Provided information:
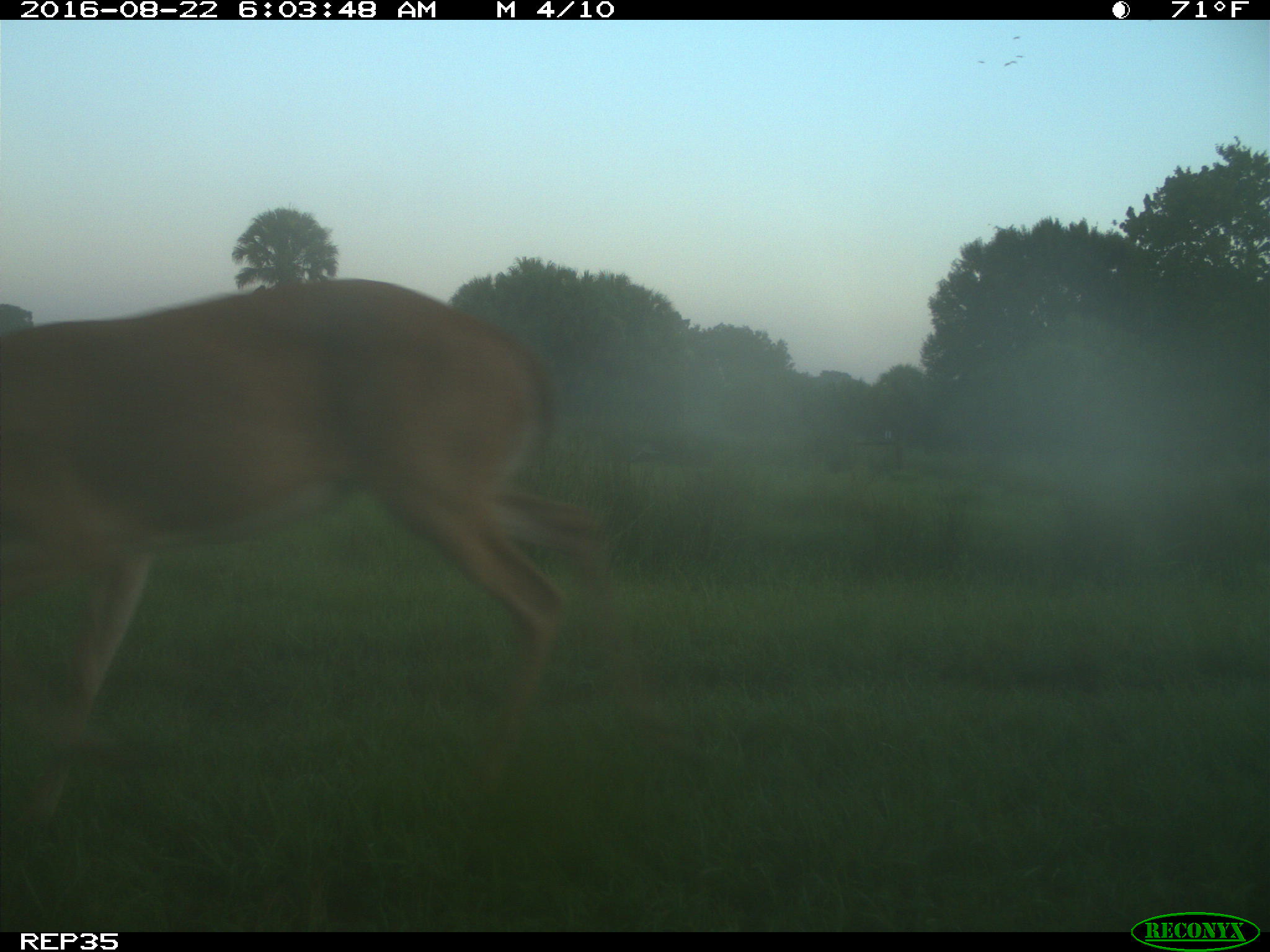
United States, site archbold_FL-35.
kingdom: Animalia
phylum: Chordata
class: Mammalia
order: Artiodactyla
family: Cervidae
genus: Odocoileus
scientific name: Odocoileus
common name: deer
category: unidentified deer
* * *
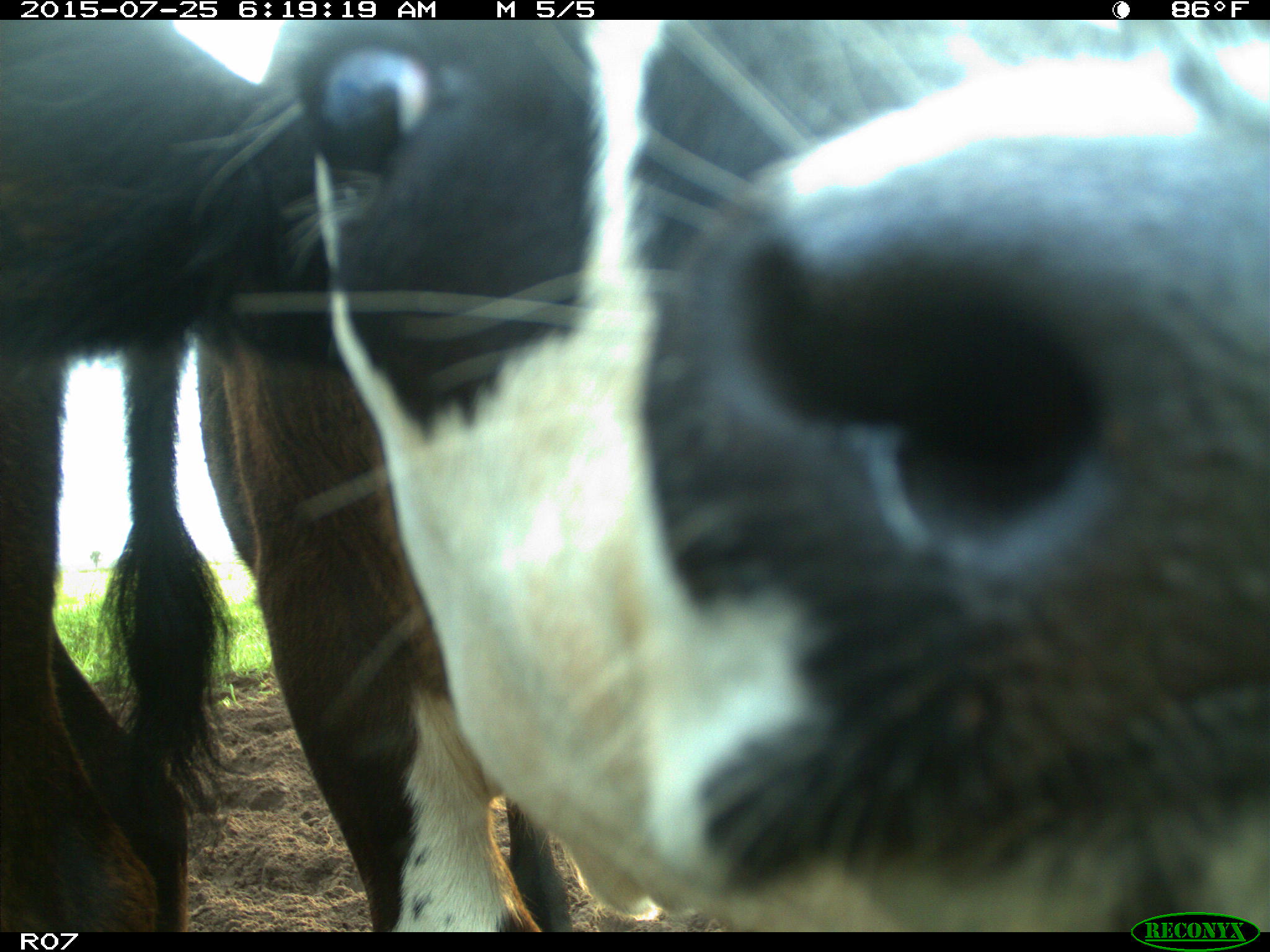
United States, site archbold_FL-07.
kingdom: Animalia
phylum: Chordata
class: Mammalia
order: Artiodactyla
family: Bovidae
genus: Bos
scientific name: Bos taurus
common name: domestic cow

What needs to be done:
Show all lines of the material in which the word "States" can be found.

Written response:
United States, site archbold_FL-35.
United States, site archbold_FL-07.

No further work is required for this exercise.